# What causes you to fail a cannabis drug test?



## 420SOS (Aug 6, 2019)

I'm helping some friends out with their blog editing and fact checking but I wanted to ask you guys in advance if you knew any tricks regarding on what to do or not to do in order to pass a drug test, I know some but i am making a compilation to show my blogger friends they might actually be missing a few or some of their tips don't really work

Ill be posting their article later on to compare


----------



## Rosebud (Aug 6, 2019)

Buy fake urine.


----------



## 420SOS (Aug 7, 2019)

This is the article I mentioned:
https://thcdetox.biz/blog/12-things-can-make-fail-drug-test/

Honestly I thought it was impossible but to my surprise, many sources actually verify that info

Here's one of them

https://www.cheatsheet.com/health-f...-pantry-would-make-you-fail-a-drug-test.html/

I'm still shocked, how many people might have been damaged by this little loophole?


----------



## 420SOS (Aug 7, 2019)

Rosebud said:


> Buy fake urine.


I've heard of sythetic urine but where can you get a hold of that, I'm guessing you can't just go to a drugstore an get it.

What surprises me the most is the large amount of everyday consumables that can make anyone yes positive even if they aren't consumers, I'm sure a ton of people lost their jobs or at least had an unpleasant time at work because of a technicality. Don't we have enough tech nowadays to develop tests that are efficient? Although cannabis drug tests should be eliminated altogether


----------



## 420SOS (Aug 7, 2019)

420SOS said:


> I've heard of sythetic urine but where can you get a hold of that, I'm guessing you can't just go to a drugstore an get it.
> 
> What surprises me the most is the large amount of everyday consumables that can make anyone yes positive even if they aren't consumers, I'm sure a ton of people lost their jobs or at least had an unpleasant time at work because of a technicality. Don't we have enough tech nowadays to develop tests that are efficient?
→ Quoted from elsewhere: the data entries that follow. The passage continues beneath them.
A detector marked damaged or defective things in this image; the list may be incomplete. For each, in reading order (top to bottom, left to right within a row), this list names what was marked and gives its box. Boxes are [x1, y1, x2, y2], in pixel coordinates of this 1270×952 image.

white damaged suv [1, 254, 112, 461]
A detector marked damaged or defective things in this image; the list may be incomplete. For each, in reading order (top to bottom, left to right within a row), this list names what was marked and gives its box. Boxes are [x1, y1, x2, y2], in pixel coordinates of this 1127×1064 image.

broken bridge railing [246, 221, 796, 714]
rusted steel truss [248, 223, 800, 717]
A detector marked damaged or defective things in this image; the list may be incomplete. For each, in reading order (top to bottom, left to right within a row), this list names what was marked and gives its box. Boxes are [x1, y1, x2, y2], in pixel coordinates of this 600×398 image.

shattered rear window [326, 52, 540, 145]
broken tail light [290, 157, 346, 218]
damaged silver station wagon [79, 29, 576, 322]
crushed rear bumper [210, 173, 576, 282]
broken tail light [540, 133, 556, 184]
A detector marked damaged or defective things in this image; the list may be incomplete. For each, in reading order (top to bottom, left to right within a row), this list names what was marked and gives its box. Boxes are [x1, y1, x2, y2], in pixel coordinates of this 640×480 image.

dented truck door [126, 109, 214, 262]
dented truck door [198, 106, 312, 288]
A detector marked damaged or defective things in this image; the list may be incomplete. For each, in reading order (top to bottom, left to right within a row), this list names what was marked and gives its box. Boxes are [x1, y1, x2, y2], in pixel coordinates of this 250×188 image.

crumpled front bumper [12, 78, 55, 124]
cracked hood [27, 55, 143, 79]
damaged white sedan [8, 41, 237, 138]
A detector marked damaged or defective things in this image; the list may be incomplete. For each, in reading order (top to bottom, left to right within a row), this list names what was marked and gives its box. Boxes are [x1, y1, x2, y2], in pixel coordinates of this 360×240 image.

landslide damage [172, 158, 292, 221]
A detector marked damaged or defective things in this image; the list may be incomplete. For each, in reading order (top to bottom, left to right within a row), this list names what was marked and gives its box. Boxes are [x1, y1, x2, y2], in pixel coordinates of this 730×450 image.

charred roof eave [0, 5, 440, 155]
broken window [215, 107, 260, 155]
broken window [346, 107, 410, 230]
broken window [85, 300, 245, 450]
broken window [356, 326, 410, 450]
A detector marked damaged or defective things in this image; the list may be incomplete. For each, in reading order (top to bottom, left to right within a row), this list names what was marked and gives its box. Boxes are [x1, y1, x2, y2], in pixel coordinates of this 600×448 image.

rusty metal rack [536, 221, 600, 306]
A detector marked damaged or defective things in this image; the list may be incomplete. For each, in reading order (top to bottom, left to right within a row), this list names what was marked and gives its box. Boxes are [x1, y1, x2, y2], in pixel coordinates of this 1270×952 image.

Although cannabis drug tests should be eliminated altogether


Baby urine too should do the trick


----------



## key2life (Aug 7, 2019)

Darwin Award Winner:

https://pjmedia.com/trending/basket...ine-to-fake-drug-test-finds-out-hes-pregnant/

Fake urine can be easily obtained online - Amazon, for instance.

https://www.amazon.com/s?k=face+uri...refix=fake+urine,aps,757&ref=nb_sb_ss_sc_2_10


----------



## 420SOS (Aug 7, 2019)

Had 


key2life said:


> Darwin Award Winner:
> 
> https://pjmedia.com/trending/basket...ine-to-fake-drug-test-finds-out-hes-pregnant/
> 
> ...


Had no idea it was so easy probably there are many other interesting products that you can order online you don't even have to look hard


----------



## QBCrocket (Aug 7, 2019)

Didn't a cyclist in France just find out his wife was pregnant when he tried to use her urine to cheat a drug test


----------



## 420SOS (Aug 7, 2019)

QBCrocket said:


> Didn't a cyclist in France just find out his wife was pregnant when he tried to use her urine to cheat a drug test


I heard the story, didn't know it was a cyclist, a little lancé armstrongé going on there huh?, could you imagine if it's not even the cyclist's baby?


----------



## JGVermont1965 (Aug 8, 2019)

Take a break from smoking, 30 days for most jobs but a minimum of 90 days for a federal job such as mail delivery or any sort of law enforcement .
Other than that there in NO 100% foolproof way to pass a urine test.
If you use someone else's or fake urine you still need to get it in that little cup, sometimes with a person watching every second and it has to be the proper temperature. 
So the only sure way is to not smoke.
Or start your own business, that way you never need to worry about it.


----------



## jimihendrix (Aug 9, 2019)

Whats causes 1 to fail a drug test?? HMMMMM??

That's easy.

Using drugs.

I went 12.5 years with no smoking. 7 years worth incarcerated in Federal Prison, and then 5.5 years of supervised release. 10-Life Mandatory Minimum-$3,000,000-$5,000,000 fine. WAIVED... I originally had 8.5 SR but got a violation, and got sent back. The counselors at the prison said it was the longest SR they had ever seen given.

Got ratted out by a partner 1st time. I got charged with 1000 clones. Got out, on SR, NO SMOKING ECT... Got ratted out again with another partner, and got sent back to feds, and also had a class c state charge run concurrently to my federal violation.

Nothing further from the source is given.